PCP Perspective: Should Primary Care Add Screening for Food Addiction to the To-Do List?
Many older adults show symptoms of food addiction, a new survey found. Is it time to start screening? A primary care physician considers the feasibility and the value.
The 13-item Yale Food Addiction Scale was sent to 2000 US adults aged 50 to 80 years as part of the most recent National Poll on Health Aging (NPHA) survey.
The survey findings suggest a significant level of aberrant food behavior in this older population, with 44% reporting at least one symptom of discomfort around eating highly processed foods and approximately 13% endorsing enough of the items to qualify as having an addiction to food.

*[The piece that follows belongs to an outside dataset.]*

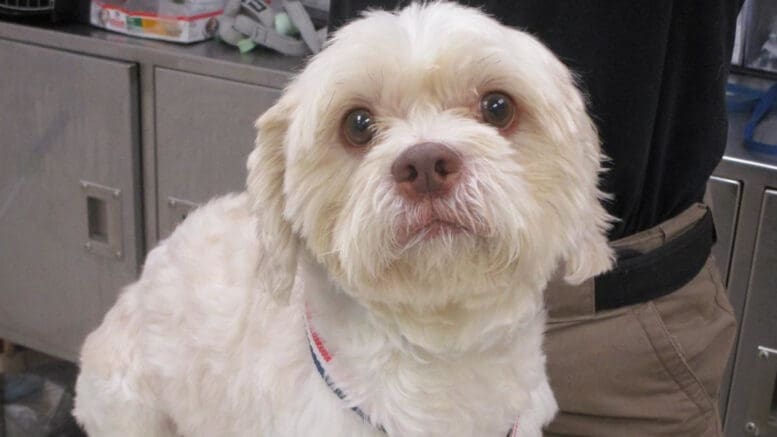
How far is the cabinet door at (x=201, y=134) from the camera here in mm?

Patient Care® spoke recently with Jeffrey Kullgren, MD, MS, MPH, the director of the NPHA, and Ashley Geargardt, PhD, developer of the Yale Food Addiction Scale about the poll findings, whether food addiction screening should be incorporated into primary care evaluations and, if so, how.

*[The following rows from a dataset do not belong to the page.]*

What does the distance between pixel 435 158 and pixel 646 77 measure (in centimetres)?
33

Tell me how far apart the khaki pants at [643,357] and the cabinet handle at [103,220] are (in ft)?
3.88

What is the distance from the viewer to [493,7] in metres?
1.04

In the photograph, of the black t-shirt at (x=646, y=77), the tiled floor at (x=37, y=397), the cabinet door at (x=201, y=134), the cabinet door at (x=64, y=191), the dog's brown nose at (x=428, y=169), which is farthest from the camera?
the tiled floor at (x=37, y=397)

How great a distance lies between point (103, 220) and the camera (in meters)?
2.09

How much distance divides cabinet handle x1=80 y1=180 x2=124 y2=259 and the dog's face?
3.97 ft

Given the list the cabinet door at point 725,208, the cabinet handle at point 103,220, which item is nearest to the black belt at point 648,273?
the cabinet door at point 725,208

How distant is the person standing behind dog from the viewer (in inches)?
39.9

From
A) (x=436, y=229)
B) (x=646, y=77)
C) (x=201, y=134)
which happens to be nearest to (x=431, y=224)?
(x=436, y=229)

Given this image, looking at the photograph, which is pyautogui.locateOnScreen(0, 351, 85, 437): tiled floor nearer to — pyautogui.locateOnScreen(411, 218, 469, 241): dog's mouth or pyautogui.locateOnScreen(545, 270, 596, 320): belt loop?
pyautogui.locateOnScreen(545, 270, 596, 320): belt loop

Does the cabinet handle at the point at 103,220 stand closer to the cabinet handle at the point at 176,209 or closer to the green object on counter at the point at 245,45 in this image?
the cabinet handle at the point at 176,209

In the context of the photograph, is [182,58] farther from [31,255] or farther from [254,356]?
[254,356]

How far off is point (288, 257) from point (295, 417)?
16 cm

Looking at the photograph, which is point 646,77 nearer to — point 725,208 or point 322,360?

More from the Patient Care conversation with Drs Gearhardt and Kullgren:
Gearhardt's lab at the University of Michigan (U-M) teamed with the National Poll on Healthy Aging, based at the U-M Institute for Healthcare Policy and Innovation and under the direction of Jeffery Kullgren, MD, MS, MPH, to look more closely at a population rarely included in research on food addiction. The National Poll on Healthy Aging (NPHA) surveys are fielded twice per year using a sample of approximately 2,000 respondents aged 50 to 80 years drawn from a nationally representative probability-based panel of U.S. households. The NPHA is supported by AARP and Michigan Medicine, U-M's academic medical center, in Ann Arbor.